Sunday, July 31, 2016

Oh, You're Smart Enough? Refusing the Difficult Task of Learning to Reason

 

 The higher facilities of understanding and human will are vital to decision making. The object of the intellect is truth. Through will, the brain seeks this truth with all the body's senses in order to acquire knowable reality. The will and the brain apprehend knowledge, judge it, and reason with it. Thus, the process renders things understandable and allows humans to react with greater knowledge.

Lower faculties are vegetal – such as respiration, metabolism, growth, and generation – and sentient – related to feelings of sensations. In contrast to the lower facilities, humans' higher faculties are nurtured by their unquenchable free will. This drive allows them to understand meanings and to apply those meanings to their lives. Consistently attaining and possessing greater knowledge builds intelligence and wisdom. These are the noble goals of living.

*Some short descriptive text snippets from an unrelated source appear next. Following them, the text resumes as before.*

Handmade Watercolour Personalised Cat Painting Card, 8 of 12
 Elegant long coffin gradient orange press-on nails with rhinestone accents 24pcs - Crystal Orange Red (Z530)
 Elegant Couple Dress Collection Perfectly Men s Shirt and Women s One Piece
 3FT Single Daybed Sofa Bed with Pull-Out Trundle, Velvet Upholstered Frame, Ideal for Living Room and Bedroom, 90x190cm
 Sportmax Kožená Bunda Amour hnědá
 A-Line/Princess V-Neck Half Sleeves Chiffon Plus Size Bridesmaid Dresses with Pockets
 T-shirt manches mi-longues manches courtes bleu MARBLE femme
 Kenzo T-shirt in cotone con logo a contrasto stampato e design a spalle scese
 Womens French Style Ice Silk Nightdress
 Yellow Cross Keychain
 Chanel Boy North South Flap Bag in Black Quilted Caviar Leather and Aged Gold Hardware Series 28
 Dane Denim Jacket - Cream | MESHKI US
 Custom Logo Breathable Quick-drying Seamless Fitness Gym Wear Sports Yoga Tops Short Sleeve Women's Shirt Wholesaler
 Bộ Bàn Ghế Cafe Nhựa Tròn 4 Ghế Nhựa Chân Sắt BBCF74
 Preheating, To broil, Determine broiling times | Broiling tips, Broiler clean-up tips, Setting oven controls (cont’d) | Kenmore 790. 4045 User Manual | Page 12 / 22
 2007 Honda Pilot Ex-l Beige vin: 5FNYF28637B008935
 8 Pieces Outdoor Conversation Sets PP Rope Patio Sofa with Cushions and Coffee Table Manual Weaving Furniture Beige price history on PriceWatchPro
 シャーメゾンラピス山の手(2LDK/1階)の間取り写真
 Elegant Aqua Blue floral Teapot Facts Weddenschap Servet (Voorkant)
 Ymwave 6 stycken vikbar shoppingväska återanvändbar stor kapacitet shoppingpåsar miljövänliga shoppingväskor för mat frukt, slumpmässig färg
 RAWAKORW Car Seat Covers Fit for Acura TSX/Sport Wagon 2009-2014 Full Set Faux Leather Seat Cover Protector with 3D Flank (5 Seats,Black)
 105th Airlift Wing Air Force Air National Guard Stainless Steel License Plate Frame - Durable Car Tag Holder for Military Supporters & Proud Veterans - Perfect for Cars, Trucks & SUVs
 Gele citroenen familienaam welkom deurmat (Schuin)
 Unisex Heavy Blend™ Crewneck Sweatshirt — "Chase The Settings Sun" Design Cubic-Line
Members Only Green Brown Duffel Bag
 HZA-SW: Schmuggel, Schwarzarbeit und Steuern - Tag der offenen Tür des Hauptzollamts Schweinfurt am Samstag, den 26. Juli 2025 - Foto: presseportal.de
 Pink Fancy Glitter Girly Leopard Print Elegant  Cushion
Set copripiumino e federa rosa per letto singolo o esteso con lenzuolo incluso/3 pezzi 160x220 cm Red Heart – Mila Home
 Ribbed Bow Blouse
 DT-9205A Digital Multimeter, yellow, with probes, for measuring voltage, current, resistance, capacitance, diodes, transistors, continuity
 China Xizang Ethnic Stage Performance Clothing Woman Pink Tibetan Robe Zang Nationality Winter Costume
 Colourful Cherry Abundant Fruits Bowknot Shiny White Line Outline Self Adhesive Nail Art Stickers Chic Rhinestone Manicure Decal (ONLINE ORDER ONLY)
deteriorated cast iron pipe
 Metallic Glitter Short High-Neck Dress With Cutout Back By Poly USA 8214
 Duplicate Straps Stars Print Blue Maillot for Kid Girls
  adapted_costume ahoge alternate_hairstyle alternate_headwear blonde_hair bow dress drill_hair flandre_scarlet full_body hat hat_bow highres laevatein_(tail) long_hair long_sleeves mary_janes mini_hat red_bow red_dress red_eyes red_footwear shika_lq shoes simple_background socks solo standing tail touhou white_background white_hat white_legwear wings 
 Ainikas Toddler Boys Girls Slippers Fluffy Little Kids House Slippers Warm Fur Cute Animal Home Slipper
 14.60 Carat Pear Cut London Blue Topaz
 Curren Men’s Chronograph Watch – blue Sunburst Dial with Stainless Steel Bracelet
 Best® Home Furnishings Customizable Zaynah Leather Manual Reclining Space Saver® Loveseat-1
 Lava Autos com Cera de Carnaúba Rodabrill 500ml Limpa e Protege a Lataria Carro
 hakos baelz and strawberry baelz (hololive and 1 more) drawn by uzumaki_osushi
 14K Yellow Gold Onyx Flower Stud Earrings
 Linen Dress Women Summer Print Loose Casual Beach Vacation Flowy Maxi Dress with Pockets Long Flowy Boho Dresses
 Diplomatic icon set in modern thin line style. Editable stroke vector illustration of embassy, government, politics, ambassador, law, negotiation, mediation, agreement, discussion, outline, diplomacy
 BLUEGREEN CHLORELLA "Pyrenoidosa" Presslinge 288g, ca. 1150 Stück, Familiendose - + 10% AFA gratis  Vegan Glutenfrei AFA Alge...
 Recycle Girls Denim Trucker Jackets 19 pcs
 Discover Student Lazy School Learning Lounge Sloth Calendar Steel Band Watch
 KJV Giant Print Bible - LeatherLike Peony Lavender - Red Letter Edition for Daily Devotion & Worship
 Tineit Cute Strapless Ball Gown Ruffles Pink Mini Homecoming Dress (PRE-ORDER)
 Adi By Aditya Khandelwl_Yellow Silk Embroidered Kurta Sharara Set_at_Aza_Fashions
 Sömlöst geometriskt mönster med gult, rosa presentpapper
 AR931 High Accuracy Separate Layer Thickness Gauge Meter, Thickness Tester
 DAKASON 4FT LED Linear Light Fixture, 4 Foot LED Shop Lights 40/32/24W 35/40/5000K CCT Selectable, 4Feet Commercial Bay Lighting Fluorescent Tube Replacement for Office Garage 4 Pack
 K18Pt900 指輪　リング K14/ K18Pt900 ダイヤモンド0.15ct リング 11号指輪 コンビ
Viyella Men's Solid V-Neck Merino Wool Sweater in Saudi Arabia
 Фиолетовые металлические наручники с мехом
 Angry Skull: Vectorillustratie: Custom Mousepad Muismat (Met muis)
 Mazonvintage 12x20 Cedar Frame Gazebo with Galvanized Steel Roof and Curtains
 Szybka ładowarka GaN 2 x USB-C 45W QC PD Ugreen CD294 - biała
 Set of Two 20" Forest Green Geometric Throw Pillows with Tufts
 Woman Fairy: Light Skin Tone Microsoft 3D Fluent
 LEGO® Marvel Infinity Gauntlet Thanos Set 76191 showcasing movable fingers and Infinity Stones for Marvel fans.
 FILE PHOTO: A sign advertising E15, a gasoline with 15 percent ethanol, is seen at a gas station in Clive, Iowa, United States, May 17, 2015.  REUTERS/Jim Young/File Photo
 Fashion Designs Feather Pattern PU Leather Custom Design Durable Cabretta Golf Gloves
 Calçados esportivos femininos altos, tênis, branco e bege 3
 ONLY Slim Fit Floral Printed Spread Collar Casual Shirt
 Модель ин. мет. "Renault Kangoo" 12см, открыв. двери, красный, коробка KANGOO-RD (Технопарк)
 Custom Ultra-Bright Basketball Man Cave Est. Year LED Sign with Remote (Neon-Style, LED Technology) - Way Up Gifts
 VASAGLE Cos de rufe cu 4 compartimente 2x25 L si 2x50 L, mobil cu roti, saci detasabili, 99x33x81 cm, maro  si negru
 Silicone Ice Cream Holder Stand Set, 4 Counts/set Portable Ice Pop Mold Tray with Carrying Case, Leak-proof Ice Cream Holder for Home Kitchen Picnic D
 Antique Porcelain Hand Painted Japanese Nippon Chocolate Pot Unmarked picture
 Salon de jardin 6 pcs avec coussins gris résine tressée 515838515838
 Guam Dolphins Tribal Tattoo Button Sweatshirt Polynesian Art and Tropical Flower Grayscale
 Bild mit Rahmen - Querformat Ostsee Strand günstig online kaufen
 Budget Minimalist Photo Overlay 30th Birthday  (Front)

In all its services, the intellect is a faculty or power for essential knowing. It seeks truth as the eye seeks light. Self-evident truths may be acquired through intelligence while truths that are not easily self-evident must be gained through reasoning. Inasmuch as the intellect (or more precisely the intellect as reason thinks-out the moral implications of a situation and judges on a point-of-duty, it is called conscience. Therefore, conscience is a practical judgment of the intellect and does not stem from feelings or emotions. Inasmuch as the intellect retains its knowledge, it is called intellectual memory.

(“Intellect and Will - Man's Higher Faculties.” copiosa.org.)

Why make all of these distinctions between higher and lower faculties? It is my contention that we must rise above being organisms content with possessing lower faculties and base, competent intelligence. With free will and an eye toward the truth, we must dedicate ourselves to improving our reasoning powers and building superior intellectual memories. Too many today are content with basic knowledge which equates to basic understandings.

I am not speaking about setting unrealistic goals of reaching genius levels of comprehension. Instead, I am saying intelligence guided by feelings and emotions is insufficient. People who turn to their emotions are using mostly lower faculties to attempt to reason, and the results are disastrous. In their laziness and unwillingness to build reason, they detract from society. Reasoning is difficult, time-consuming, and yet so, so rewarding. Learning to reason is a duty of every good citizen.

One does not have to be a genius to build intellectual memory. All a person needs is the will to learn, an open mind, and the desire to better his or her life through academic pursuits. Understanding that intelligence is the greatest resource and that an investment of time and effort in attaining it is the most valuable use of the faculties is imperative. And, the beautiful thing is that unlimited resources are available for attaining knowledge, the greatest personal asset.

“From the smallest necessity to the highest religious abstraction, from the wheel to the skyscraper, everything we are and everything we have comes from one attribute of man - the function of his reasoning mind.”
--Ayn Rand


Building the ability to reason prevents preconceived opinions from becoming unwarranted prejudices. It also constructs brave minds that thirst for knowledge, knowledge that breaks the chains of limitations that incapacitate those who refuse to learn. The truth provided by reasoning is far superior to the truth provided by stark facts because, in reality, most important judgments require intellect and knowledge to reach sound, viable conclusions.

“Children must be taught how to think, not what to think.”
 --Margaret Mead


Above all, improved higher faculties guarantee humans' freedom from those who seek to control their lives – freedom from those who would restrict the books we read, take the liberties we love, and make us automatons by force-feeding us propaganda and making us unthinking subjects.

Intelligent Americans should always strive to feed their “intellect as reason” in order to be able to question the world as it is and to seek new solutions. Anyone who would attempt to use emotion to stir our powers of reasoning is attempting to short-circuit our higher faculties. The way to stop this deception and control is to learn, learn, learn without ever accepting bounds of “knowing all that you need to know.”

“Here is a truth that most teachers will not tell you, even if they know it: Good training is a continual friend and a solace; it helps you now, and assures you of help in the future. 
Good education is a continual pain in the neck, and assures you always of more 
of the same.” 
 --Richard Mitchell, The Gift of Fire


Accept the pain of lifelong education. It is, indeed, a gift of “fire” that ignites the brain, the heart, and the soul. With it, your passion is unquenchable. Without it, you are merely treading water.